In the state’s efforts to give parents a simple way of seeing how their schools are doing, it has created an often contradictory, hard-to-understand report card that doesn’t show how the state decided on the grade for each school.
But, first, congratulations to Cabot’s four elementary schools — Eastside, Southside, Stagecoach and Mountain Springs — Lighthouse charter schools in Jacksonville and Little Rock Air Force Base and Lisa Academy in Sherwood for scoring A’s on their report cards. Yet three of the Cabot schools receiving A’s were also told they were in the “needs-improvement” category.
Has anyone seen a child’s report card filled with A’s and then the teacher noted “needs improvement”?

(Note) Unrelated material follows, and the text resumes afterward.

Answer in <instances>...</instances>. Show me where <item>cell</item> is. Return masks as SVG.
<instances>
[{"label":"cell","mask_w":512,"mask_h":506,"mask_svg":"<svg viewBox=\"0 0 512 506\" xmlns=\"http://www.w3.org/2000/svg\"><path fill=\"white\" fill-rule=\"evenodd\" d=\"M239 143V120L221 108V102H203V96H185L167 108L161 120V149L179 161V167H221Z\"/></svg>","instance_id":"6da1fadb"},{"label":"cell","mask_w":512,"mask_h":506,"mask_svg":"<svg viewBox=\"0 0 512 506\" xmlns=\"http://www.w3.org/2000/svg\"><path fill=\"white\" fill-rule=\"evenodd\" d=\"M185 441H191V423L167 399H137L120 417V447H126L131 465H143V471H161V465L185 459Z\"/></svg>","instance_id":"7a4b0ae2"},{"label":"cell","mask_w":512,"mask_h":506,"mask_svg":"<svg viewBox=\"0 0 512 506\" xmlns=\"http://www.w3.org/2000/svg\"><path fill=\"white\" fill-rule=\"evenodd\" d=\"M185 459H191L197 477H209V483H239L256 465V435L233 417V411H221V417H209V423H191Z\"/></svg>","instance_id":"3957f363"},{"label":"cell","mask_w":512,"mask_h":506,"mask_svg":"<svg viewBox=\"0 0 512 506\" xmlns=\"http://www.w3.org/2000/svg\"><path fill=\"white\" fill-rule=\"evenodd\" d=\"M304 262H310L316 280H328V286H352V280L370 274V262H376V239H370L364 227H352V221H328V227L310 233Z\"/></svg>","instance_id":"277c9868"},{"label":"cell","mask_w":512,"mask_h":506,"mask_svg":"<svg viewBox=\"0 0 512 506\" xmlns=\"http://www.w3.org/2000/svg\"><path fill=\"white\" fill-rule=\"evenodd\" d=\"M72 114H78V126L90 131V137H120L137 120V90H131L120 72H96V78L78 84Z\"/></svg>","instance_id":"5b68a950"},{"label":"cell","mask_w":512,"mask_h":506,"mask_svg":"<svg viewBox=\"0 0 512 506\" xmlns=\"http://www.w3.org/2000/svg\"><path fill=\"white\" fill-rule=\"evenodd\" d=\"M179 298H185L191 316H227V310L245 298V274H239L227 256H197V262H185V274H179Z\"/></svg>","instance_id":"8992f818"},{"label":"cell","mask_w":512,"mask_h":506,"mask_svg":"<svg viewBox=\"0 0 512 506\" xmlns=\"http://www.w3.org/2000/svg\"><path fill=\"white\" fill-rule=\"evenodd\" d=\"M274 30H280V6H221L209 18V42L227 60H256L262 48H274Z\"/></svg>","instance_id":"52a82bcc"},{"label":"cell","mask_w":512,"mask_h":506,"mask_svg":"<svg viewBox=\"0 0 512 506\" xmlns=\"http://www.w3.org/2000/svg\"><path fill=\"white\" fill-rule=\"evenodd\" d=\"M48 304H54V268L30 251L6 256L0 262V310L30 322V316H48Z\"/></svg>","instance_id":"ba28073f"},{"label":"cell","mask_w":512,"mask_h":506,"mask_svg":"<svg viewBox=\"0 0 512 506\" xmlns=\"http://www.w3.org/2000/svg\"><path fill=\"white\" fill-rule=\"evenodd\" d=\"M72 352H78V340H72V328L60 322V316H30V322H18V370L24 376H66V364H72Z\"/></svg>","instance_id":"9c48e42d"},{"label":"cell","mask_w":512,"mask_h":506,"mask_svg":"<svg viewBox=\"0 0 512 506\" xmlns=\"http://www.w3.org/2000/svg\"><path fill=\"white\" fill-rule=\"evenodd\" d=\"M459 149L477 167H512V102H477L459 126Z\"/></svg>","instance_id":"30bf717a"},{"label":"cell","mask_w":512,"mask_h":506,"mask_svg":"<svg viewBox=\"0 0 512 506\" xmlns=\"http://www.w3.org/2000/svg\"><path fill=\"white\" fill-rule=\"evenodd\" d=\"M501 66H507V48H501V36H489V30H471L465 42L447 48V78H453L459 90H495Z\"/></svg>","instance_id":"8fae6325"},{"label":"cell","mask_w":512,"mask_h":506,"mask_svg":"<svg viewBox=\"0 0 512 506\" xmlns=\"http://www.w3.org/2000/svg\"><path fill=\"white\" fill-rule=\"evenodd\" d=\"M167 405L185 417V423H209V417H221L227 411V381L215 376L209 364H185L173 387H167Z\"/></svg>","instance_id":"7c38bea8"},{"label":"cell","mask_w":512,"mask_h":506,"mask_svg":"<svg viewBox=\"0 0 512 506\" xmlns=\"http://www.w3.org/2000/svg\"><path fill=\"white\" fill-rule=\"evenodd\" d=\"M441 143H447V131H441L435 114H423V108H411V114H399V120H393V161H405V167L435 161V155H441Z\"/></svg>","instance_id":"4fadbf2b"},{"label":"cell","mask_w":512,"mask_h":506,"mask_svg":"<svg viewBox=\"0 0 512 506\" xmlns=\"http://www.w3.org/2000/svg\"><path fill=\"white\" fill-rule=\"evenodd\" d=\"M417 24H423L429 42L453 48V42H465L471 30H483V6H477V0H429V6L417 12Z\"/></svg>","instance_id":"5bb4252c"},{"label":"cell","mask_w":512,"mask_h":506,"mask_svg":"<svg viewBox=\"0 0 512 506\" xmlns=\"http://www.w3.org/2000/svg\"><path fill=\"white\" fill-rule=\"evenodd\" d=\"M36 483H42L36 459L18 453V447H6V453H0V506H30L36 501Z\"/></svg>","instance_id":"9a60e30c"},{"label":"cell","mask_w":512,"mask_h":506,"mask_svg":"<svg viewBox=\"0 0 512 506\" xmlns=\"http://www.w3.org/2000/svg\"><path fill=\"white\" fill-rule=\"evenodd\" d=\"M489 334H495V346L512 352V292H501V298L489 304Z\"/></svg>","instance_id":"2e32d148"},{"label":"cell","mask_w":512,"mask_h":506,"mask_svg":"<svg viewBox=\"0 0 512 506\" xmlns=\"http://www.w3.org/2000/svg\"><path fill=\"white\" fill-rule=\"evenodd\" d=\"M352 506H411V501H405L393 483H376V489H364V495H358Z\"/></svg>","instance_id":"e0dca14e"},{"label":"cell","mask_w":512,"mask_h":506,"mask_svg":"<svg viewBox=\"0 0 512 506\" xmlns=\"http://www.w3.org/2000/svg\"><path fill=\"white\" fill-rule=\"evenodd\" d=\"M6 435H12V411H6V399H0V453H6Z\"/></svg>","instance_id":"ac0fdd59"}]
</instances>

The contradictions are endless.
Some background: The legislature passed a law in 2013 requiring schools to be given a letter grade just like students, but, when a student gets a bad grade, nearly every teacher provides some sort of summary or detail: “Not turning in work, sleeping, high rate of absences.”
With the state’s letter grade for a school comes 16 to 21 pages of data. The parent must go through it all to try figuring out which pieces caused the grade.
To make things even worse, the letter grade is not even on the first sheet of the report packet. Instead, it appears in small print on page 6, 7, 8 or 9.
Aside from the letter grade, the state is still identifying schools as exemplary (only one in the state), achieving and then four worsening categories of “needs improvement.”
A school can be achieving and not get an A, or it can get an A and need improvement.
In the Pulaski County Special School District, Arnold Drive Elementary, which has been named a “Blue Ribbon” school for excellence (only 24 schools in the state hold that title) is a B-rated school? What? Plus, the state says it “needs improvement.”
Jacksonville High School, which has been making strides, received a C, but the 11th-grade literacy test from last year showed that more than 38 percent of its juniors cannot read or write sufficiently. Less than half scored proficient or advanced in algebra.
The school’s dropout rate is four times higher than the state average and nearly 60 percent require college remedial courses, but it still ranked a solid C. C means average, and it doesn’t sound like the high school is up to that point yet.
The state needs to spend less time coming up with cumbersome, unreadable reports and focus on how to help schools improve — the report card grade brings out discussion but offers no solutions.
At a time when many school districts are in turmoil, parents need to know what’s going in their child’s classroom: Who is teaching and learning and, just as important, who is in charge and if they have the qualifications to lead.
While our superintendents have done well, others have left a trail of doubt. Little Rock School Superintendent Dexter Suggs resigned Tuesday after allegations of plagiarism that were first reported last week by Little Rock attorney Matt Campbell on his Blue Hog blog, which also unmasked former Lt. Gov. Mark Darr over financial improprieties and Faulkner County Circuit Judge Mike Maggio for his many ethical lapses.
Matt Campbell is batting 3-for-3. Arkansas schools need someone with his energy and guts to help report the truth about our schools.